Food
Bee Wilson appreciates Danny Kaye as a chef
Published 03 June 2002
"Did you come here to eat or to talk?" Danny Kaye would snap at his guests reports Bee Wilson
Looking back at his films, Danny Kaye does not seem like much of an actor, 50 years on. Bank holiday reruns of Hans Christian Andersen are enough to tip sane people into a suicidal funk. As David Thomson writes, Kaye was "a wonder once but looks frantic and alien now". But it turns out that, after his career fizzled out, he put those manic qualities to better use than acting. Danny Kaye may just have been the greatest American chef of the 20th century.
A new food memoir by the restaurant critic Ruth Reichl, Comfort Me With Apples (Century £12.99), describes the experience of eating at Kaye's house in Beverley Hills sometime in the early eighties. Kaye has already boasted to her that Paul Bocuse and Roger Verger (the two great French chefs) claimed that the best restaurant in California was Danny Kaye's house. When she arrives, Kaye warns Reichl not to "get comfortable" because he wants to show her the theatre that is his kitchen.
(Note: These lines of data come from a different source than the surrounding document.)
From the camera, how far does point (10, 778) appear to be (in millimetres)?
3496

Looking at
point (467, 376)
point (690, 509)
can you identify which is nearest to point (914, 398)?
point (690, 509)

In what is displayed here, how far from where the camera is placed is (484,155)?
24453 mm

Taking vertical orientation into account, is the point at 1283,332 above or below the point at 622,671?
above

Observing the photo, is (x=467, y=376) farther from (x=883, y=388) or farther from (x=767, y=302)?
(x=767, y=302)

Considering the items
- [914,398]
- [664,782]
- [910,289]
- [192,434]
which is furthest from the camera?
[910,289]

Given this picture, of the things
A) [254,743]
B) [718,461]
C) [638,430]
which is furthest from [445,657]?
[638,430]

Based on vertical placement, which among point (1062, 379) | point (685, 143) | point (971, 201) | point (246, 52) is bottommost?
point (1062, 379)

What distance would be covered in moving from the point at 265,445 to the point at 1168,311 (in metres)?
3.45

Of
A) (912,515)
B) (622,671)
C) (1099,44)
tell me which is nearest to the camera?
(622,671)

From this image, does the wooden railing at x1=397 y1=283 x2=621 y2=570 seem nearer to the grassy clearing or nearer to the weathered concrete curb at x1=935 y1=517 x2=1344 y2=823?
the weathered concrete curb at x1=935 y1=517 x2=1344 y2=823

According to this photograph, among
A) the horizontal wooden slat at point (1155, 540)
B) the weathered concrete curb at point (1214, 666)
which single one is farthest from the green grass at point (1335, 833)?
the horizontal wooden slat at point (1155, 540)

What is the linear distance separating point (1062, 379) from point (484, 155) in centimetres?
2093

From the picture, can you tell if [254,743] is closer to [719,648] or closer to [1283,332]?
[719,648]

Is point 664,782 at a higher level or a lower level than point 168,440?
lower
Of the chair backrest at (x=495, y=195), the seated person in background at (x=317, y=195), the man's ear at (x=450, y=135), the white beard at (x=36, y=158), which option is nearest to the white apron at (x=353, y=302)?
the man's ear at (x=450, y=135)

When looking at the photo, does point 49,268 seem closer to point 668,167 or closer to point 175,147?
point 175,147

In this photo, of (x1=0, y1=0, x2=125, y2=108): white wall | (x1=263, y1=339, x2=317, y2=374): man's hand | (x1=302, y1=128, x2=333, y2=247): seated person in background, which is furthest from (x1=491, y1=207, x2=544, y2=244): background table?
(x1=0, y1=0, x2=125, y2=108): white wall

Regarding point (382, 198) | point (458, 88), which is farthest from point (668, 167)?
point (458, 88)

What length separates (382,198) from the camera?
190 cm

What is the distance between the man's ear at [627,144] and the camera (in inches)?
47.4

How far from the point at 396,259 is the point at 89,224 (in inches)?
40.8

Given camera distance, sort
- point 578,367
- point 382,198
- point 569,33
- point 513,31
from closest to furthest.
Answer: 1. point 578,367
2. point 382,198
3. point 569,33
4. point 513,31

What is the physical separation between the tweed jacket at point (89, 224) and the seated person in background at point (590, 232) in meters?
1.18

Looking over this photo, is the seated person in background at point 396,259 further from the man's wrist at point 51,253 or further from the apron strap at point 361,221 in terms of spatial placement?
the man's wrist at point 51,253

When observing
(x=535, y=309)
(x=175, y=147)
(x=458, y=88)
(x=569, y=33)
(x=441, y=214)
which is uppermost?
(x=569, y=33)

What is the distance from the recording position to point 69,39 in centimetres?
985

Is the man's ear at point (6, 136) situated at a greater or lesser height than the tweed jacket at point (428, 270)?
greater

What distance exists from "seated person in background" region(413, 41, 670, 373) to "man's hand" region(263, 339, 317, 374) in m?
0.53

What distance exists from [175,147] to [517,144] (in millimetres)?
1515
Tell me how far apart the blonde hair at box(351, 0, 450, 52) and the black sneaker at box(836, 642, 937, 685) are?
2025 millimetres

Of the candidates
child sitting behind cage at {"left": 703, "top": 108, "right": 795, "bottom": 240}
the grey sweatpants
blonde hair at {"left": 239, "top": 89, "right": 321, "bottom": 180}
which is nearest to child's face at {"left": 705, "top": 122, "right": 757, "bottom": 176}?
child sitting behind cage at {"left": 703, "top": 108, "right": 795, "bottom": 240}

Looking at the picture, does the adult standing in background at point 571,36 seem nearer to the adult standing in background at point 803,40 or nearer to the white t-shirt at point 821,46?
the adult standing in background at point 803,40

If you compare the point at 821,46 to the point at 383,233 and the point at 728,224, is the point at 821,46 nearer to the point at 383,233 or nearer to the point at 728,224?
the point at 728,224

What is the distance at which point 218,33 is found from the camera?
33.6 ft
The entire space is designed so that people sitting at table will be facing the stove, watching the maestro at work, with his expensive hand-made cleavers and hand-picked carrots.
The meal that follows, as Reichl remembers it, is extraordinary. First, bowls of "clear, golden broth that sat steaming at each place" perfumed "intoxicatingly" with lemon-grass. Then, liver. " 'You have not eaten liver like my liver,' he said confidently. 'Just wait. There's only one butcher in the entire city worth buying it from. And then you have to slice it just so, on the diagonal.' " Sure enough, the liver was "like little pillows of velvet between satin slivers of onion, and so sweet it was as if it had been dusted with sugar." Finally, a "high, light, rich and eggy" lemon souffle, served with dark, bitter espresso. Kaye also serves a special dish of home-made noodles, sauced with lemon and cream, just for Reichl - pasta "so thin that it seemed to have vanished, leaving only a memory behind". She loses herself in eating it, only to find Kaye staring intently at her "with such pleasure I knew I didn't have to say a single word". Throughout the meal, Kaye himself does not sit down or eat a bite. "He was a creator, not a consumer, and the only thing he required was appreciation."
Some saw Kaye's obsessive attitude to cooking in a less complimentary light. Apparently, if guests (who once included Prince Philip, Cary Grant and Shirley Maclaine) tried to make conversation during one of his dinners, he would snap: "Did you come here to eat or to talk?" Kaye didn't tolerate any behaviour that interfered with his performance."It was not a social occasion," remembers one guest, who once arrived late to find a locked door and "a note that read: 'You're late. Fuck you.' " Another weird thing was that Kaye's wife, Sylvia, never showed up at the dinners.
What no one seems to have disputed, however, was Kaye's astonishing mastery of the culinary arts, especially Chinese banquets, for which he would make, for example, batter-fried scallops, stir-fried oysters and "lion's head" pork, sometimes affecting a droll Chinese accent as he did so. Those who knew about such things deemed his Chinese food better than at any restaurant in the land, because his talent matched that of the finest chefs and his ingredients were more expensive than any restaurant could afford. Yet Kaye was also said to be America's finest patisseur, a skill quite distinct from mastery of the wok. The Greek shipping magnate Stavros Niarchos once offered Kaye a job as his personal chef. Kaye turned down the offer, alas, on the grounds that he was soon to star in a new Broadway musical, Two by Two. Danny Kaye was that sad thing - a man who missed his vocation.